Anfang 1919 schrieb der spätere Propagandaminister in seinem Tagebuch: „Lektüre: zum ersten Male Dostojewski. Erschüttert. ‚Schuld und Sühne‘. Lese nachts.“
Goebbels' Faszination für Russland begann mit dem Interesse am Werk des russischen Schriftstellers Fjodor Dostojewski, dessen Romane in den 1900er Jahren in Deutschland rege publiziert wurden. Allein zwischen 1920 und 1922 wurden etwa 400.000 Exemplare verkauft.
Im Winter 1919/1920 las der junge Goebbels den Roman Krieg und Frieden von Leo Tolstoi und notierte im Frühjahr 1920: „Eifrige Lektüre. Tolstoi, Dostojewski, Revolution in mir.“
Der zukünftige Reichsminister wollte selbst Schriftsteller werden: Er dichtete und schrieb Theaterstücke. In gewisser Weise gelang ihm das auch — 1929 wurde sein Roman Michael. Ein deutsches Schicksal in Tagebuchblättern in München veröffentlicht. Das Werk war recht populär, es wurde 17 Mal nachgedruckt. In dem Buch gibt es ein sehr interessantes Zitat: „Der Geist Dostojewskis schwebt zukunftsschwanger über dem stillen, träumenden Land. Wenn Rußland erwacht, dann wird die Welt ein nationales Wunder erleben.“ Da der Roman halb autobiografisch ist, wirft dieses Zitat, wie auch die ersten Tagebücher des jungen Goebbels, teilweise ein Licht auf seine Haltung und Ehrfurcht vor Russland.

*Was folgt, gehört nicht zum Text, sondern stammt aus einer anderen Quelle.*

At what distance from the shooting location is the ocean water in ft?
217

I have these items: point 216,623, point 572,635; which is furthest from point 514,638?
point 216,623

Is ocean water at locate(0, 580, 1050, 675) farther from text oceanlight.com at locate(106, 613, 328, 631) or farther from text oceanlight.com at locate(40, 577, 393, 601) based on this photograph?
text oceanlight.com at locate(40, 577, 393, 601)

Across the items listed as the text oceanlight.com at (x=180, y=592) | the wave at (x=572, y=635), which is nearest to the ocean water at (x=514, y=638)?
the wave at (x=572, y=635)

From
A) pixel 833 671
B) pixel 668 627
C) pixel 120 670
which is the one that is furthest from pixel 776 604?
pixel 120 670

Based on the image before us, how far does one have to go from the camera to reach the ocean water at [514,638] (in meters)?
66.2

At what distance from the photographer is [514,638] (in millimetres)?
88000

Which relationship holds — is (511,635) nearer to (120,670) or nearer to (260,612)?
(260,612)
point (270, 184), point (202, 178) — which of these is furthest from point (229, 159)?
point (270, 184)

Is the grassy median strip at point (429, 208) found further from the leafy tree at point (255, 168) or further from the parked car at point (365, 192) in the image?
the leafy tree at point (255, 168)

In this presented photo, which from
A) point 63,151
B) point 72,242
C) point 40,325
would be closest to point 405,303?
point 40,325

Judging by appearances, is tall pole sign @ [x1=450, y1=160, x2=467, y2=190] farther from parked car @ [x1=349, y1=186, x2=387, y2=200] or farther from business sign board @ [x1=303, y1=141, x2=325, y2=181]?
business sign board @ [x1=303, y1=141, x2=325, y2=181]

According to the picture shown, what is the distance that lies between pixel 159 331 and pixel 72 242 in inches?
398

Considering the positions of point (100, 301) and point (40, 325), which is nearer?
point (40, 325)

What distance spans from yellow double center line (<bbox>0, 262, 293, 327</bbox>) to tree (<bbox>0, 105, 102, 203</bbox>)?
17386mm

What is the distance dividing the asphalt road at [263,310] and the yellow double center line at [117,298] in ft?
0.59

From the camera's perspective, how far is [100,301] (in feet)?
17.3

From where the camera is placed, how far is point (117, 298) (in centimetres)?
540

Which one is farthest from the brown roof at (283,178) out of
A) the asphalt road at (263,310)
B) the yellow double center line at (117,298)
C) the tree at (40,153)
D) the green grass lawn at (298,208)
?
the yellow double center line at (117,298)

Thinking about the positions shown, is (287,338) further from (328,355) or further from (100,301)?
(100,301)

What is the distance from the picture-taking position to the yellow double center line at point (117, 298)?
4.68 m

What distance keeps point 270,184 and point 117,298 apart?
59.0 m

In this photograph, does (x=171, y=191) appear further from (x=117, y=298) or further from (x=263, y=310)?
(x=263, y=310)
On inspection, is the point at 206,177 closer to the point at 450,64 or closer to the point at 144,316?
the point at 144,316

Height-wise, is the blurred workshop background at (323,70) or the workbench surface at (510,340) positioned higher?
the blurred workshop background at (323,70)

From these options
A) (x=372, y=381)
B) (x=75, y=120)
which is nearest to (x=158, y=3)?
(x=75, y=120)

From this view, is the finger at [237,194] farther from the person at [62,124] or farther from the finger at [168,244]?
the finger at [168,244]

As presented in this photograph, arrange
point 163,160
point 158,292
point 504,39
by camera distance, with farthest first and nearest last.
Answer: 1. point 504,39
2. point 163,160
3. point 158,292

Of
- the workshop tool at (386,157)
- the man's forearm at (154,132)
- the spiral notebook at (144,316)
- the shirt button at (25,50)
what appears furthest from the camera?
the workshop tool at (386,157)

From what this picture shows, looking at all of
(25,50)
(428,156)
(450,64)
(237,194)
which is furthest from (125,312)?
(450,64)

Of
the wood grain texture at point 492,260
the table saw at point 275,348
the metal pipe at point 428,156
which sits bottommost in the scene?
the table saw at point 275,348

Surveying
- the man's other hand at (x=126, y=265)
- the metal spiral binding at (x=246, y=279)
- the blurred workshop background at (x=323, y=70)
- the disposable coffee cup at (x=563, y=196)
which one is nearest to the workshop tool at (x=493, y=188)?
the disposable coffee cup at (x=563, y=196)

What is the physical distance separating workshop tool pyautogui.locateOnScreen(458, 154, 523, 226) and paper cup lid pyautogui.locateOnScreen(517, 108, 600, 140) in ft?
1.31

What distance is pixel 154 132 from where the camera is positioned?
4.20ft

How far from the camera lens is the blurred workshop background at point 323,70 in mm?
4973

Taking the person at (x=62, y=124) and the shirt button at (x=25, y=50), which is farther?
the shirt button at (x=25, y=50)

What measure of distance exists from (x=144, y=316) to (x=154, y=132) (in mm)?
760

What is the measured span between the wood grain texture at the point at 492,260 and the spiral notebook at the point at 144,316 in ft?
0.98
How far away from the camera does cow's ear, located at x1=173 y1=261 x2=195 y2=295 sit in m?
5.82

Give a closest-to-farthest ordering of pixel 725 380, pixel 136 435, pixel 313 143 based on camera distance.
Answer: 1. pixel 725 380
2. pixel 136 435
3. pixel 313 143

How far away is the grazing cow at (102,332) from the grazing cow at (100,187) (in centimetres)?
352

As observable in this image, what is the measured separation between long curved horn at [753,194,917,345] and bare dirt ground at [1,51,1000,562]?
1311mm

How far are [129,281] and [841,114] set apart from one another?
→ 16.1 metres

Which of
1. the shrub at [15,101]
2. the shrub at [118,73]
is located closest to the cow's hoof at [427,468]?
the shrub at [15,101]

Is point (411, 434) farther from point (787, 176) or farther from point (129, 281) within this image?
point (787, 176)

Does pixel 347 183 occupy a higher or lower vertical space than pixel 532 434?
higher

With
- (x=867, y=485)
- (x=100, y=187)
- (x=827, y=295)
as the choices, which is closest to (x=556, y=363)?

Goebbels war überzeugt, „Europa hat ein handfestes geistiges Problem“. Und der Grund dafür sei das „alte heilige Rußland“, ein Land, für das er, ohne es zu kennen, die tiefste Verehrung empfindet.
Im Juli 1924 schrieb Goebbels in seinem Tagebuch, dass er „an Rußland glaubt“ und es „heiliges Land“ nennt. Gerade zu diesem Zeitpunkt begann er, sich für die Aktivitäten Adolf Hitlers zu interessieren.
Aber offenbar hatte die Gestalt des künftigen Reichskanzlers Goebbels damals noch nicht so weit mitgerissen, dass er aufhörte, Russland zu preisen und zu glauben, es sei „der Schlüssel der europäischen Frage“. Er verstand nicht, „wie es möglich ist, seine Hoffnungen auf England und Amerika zu setzen?“
Goebbels wartete wie der russische Dichter Alexander Puschkin darauf, dass „Russland aus dem Schlaf erwacht“. „Rußland, du Hoffnung einer sterbenden Welt! Wann wird es Tag werden?“, notierte er am 15. Juli 1924 auf den Seiten seines Tagebuchs.
Im Frühjahr 1925 trat Goebbels in die NSDAP ein. Allmählich verschwand das Thema Russland für eine Weile aus seinen Tagebüchern. Interessant ist jedoch eine Notiz vom 21. Oktober 1925: „Ich möchte einmal für ein paar Wochen zu Studienzwecken nach Rußland." Was damit gemeint ist, ist leider nicht bekannt.
Vielleicht hätte er gerne mehr über die russische Literatur gelernt, denn er war Philologe. 1921 promovierte er an der Universität Heidelberg mit einer Doktorarbeit über Wilhelm von Schütz, den deutschen Dramatiker der Renaissance. Interessanterweise war sein Doktorvater Max Freiherr von Waldberg, ein Professor jüdischer Herkunft. Dies spielte für Goebbels jedoch keine Rolle, da er zu diesem Zeitpunkt noch kein eifriger Anhänger des Antisemitismus war.
Ab 1925 findet sich in seinen Tagebuchnotizen eine deutliche Ehrung des künftigen Führers. Am 23. März schrieb Goebbels: „Hitler ist schon ein ganzer Kerl!“
1926 ernannte ihn Adolf Hitler zum Gauleiter von Berlin. Und bereits 1933 wurde der 36-jährige Goebbels Reichsminister für Volksaufklärung und Propaganda.
Als der Zweite Weltkrieg näher rückte, begann Goebbels in seinen Tagebüchern zu schreiben, dass „Russland die Hölle auf Erden“ sei – als hätte es seine frühere Liebe für das Land nie gegeben.